> _What the exercise asks_: Rewrite the material below with every "tactical vest" changed to "body armor", keeping everything else as it is.
#####
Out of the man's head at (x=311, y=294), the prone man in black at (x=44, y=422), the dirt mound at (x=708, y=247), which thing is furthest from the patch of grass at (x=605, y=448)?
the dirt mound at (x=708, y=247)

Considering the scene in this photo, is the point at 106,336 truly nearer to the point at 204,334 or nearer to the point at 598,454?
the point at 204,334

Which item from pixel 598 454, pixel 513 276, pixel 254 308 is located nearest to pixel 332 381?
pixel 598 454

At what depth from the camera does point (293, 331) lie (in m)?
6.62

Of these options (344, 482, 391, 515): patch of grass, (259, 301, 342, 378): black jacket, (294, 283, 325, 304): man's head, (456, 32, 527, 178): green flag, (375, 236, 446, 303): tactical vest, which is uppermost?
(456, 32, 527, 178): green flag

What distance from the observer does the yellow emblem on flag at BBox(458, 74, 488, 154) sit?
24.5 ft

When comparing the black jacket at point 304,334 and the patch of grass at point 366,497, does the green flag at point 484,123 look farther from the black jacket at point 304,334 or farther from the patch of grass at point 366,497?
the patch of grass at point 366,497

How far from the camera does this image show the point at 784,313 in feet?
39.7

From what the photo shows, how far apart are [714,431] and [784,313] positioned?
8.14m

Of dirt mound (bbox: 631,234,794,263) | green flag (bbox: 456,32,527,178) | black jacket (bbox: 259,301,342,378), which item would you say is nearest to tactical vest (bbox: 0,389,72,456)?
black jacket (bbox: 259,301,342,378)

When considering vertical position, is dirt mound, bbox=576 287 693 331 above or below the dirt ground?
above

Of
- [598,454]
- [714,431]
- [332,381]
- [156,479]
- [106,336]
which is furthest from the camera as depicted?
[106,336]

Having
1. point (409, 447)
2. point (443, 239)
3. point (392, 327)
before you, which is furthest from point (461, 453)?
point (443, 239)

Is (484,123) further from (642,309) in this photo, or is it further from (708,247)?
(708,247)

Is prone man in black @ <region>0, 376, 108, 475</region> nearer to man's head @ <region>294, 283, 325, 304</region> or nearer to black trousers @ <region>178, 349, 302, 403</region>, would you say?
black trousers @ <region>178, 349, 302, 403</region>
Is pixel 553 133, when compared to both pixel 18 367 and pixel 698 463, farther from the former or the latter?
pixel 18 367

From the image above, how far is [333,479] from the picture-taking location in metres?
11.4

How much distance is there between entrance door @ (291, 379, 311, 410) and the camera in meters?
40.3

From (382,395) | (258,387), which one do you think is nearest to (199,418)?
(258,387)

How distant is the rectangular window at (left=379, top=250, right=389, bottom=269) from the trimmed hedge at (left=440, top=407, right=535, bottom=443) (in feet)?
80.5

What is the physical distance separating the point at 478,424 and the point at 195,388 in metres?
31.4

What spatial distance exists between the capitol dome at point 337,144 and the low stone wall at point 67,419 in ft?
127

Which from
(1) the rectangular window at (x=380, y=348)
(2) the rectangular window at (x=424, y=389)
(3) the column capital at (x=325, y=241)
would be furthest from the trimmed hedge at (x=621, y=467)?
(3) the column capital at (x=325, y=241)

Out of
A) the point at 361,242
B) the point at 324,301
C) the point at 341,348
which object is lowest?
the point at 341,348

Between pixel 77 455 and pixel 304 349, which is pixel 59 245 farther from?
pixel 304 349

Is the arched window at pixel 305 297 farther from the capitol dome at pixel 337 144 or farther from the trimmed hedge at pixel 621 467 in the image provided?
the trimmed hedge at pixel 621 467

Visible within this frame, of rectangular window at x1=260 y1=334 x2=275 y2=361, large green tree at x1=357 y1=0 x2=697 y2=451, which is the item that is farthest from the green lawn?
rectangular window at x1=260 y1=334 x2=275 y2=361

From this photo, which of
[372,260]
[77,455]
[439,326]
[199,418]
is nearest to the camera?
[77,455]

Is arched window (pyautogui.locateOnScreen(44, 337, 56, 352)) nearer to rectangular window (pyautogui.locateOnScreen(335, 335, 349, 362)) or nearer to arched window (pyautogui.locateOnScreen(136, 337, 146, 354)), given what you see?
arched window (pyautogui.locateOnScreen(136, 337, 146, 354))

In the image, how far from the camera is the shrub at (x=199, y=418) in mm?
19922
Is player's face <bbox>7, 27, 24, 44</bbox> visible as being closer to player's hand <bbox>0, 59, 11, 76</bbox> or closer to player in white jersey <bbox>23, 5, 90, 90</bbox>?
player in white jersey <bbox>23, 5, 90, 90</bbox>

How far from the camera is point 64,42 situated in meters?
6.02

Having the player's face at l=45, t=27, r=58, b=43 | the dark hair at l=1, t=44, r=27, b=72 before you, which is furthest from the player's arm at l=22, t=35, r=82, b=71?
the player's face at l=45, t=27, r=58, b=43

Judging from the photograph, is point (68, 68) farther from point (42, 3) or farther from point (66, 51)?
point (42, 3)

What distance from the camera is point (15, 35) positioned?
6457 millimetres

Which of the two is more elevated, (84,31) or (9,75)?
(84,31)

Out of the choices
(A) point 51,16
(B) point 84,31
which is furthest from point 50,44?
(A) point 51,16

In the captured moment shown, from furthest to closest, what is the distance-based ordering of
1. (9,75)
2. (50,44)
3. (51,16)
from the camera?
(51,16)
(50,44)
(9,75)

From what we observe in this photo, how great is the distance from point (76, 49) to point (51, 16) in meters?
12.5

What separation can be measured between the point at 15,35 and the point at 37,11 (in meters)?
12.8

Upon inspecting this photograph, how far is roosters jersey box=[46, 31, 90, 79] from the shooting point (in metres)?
#####
> _Exercise solution_:
Out of the man's head at (x=311, y=294), the prone man in black at (x=44, y=422), the dirt mound at (x=708, y=247), which thing is furthest from the patch of grass at (x=605, y=448)?
the dirt mound at (x=708, y=247)

Considering the scene in this photo, is the point at 106,336 truly nearer to the point at 204,334 or nearer to the point at 598,454?
the point at 204,334

Which item from pixel 598 454, pixel 513 276, pixel 254 308 is located nearest to pixel 332 381?
pixel 598 454

At what depth from the camera does point (293, 331) lie (in m)?
6.62

Of these options (344, 482, 391, 515): patch of grass, (259, 301, 342, 378): black jacket, (294, 283, 325, 304): man's head, (456, 32, 527, 178): green flag, (375, 236, 446, 303): body armor, which is uppermost?
(456, 32, 527, 178): green flag

What distance from the observer does the yellow emblem on flag at BBox(458, 74, 488, 154) sit?
24.5 ft

When comparing the black jacket at point 304,334 and the patch of grass at point 366,497, does the green flag at point 484,123 look farther from the black jacket at point 304,334 or farther from the patch of grass at point 366,497?
the patch of grass at point 366,497

How far from the camera does this image show the point at 784,313 in feet?
39.7

From what the photo shows, how far apart are [714,431] and [784,313] positioned?
8.14m

Of dirt mound (bbox: 631,234,794,263) | green flag (bbox: 456,32,527,178) | black jacket (bbox: 259,301,342,378), which item would you say is nearest to body armor (bbox: 0,389,72,456)?
black jacket (bbox: 259,301,342,378)

When considering vertical position, is dirt mound, bbox=576 287 693 331 above or below the dirt ground?
above

Of
- [598,454]
- [714,431]
- [332,381]
- [156,479]
- [106,336]
which is furthest from the camera as depicted?
[106,336]

Having
1. point (409, 447)
2. point (443, 239)
3. point (392, 327)
before you, which is furthest from point (461, 453)?
point (443, 239)

Is (484,123) further from (642,309) in this photo, or is it further from (708,247)?
(708,247)

Is prone man in black @ <region>0, 376, 108, 475</region> nearer to man's head @ <region>294, 283, 325, 304</region> or nearer to black trousers @ <region>178, 349, 302, 403</region>, would you say?
black trousers @ <region>178, 349, 302, 403</region>
Is pixel 553 133, when compared to both pixel 18 367 and pixel 698 463, farther from the former or the latter?
pixel 18 367

From the image above, how far is [333,479] from the picture-taking location in metres?
11.4

How much distance is there between entrance door @ (291, 379, 311, 410) and the camera in meters?
40.3

From (382,395) | (258,387), which one do you think is nearest to (199,418)?
(258,387)

How distant is the rectangular window at (left=379, top=250, right=389, bottom=269) from the trimmed hedge at (left=440, top=407, right=535, bottom=443) (in feet)?
80.5

What is the physical distance separating the point at 478,424 and the point at 195,388 in metres?
31.4

What spatial distance exists between the capitol dome at point 337,144 and the low stone wall at point 67,419 in ft?
127

Which from
(1) the rectangular window at (x=380, y=348)
(2) the rectangular window at (x=424, y=389)
(3) the column capital at (x=325, y=241)
would be furthest from the trimmed hedge at (x=621, y=467)?
(3) the column capital at (x=325, y=241)

Out of
A) the point at 361,242
B) the point at 324,301
C) the point at 341,348
which object is lowest?
the point at 341,348

Between pixel 77 455 and pixel 304 349, which is pixel 59 245 farther from?
pixel 304 349

Is the arched window at pixel 305 297 farther from the capitol dome at pixel 337 144 or farther from the trimmed hedge at pixel 621 467 in the image provided?
the trimmed hedge at pixel 621 467

Visible within this frame, of rectangular window at x1=260 y1=334 x2=275 y2=361, large green tree at x1=357 y1=0 x2=697 y2=451, which is the item that is farthest from the green lawn?
rectangular window at x1=260 y1=334 x2=275 y2=361

From this photo, which of
[372,260]
[77,455]
[439,326]
[199,418]
is nearest to the camera?
[77,455]

Is arched window (pyautogui.locateOnScreen(44, 337, 56, 352)) nearer to rectangular window (pyautogui.locateOnScreen(335, 335, 349, 362)) or nearer to arched window (pyautogui.locateOnScreen(136, 337, 146, 354)), given what you see?
arched window (pyautogui.locateOnScreen(136, 337, 146, 354))

In the image, how far from the camera is the shrub at (x=199, y=418) in mm?
19922
Is player's face <bbox>7, 27, 24, 44</bbox> visible as being closer to player's hand <bbox>0, 59, 11, 76</bbox> or closer to player in white jersey <bbox>23, 5, 90, 90</bbox>?
player in white jersey <bbox>23, 5, 90, 90</bbox>

How far from the camera is point 64,42 situated in meters?
6.02

Having the player's face at l=45, t=27, r=58, b=43 | the dark hair at l=1, t=44, r=27, b=72 before you, which is furthest from the player's arm at l=22, t=35, r=82, b=71?
the player's face at l=45, t=27, r=58, b=43

Judging from the photograph, is point (68, 68) farther from point (42, 3) or farther from point (66, 51)?
point (42, 3)

What distance from the camera is point (15, 35) positioned?
6457 millimetres

Which of the two is more elevated, (84,31) or (9,75)?
(84,31)

Out of the choices
(A) point 51,16
(B) point 84,31
which is furthest from point 50,44?
(A) point 51,16

In the captured moment shown, from furthest to closest, what is the distance-based ordering of
1. (9,75)
2. (50,44)
3. (51,16)
from the camera?
(51,16)
(50,44)
(9,75)

From what we observe in this photo, how great is the distance from point (76, 49) to point (51, 16) in meters?
12.5

What separation can be measured between the point at 15,35 and the point at 37,11 (in meters)?
12.8

Upon inspecting this photograph, how far is roosters jersey box=[46, 31, 90, 79] from the shooting point (in metres)?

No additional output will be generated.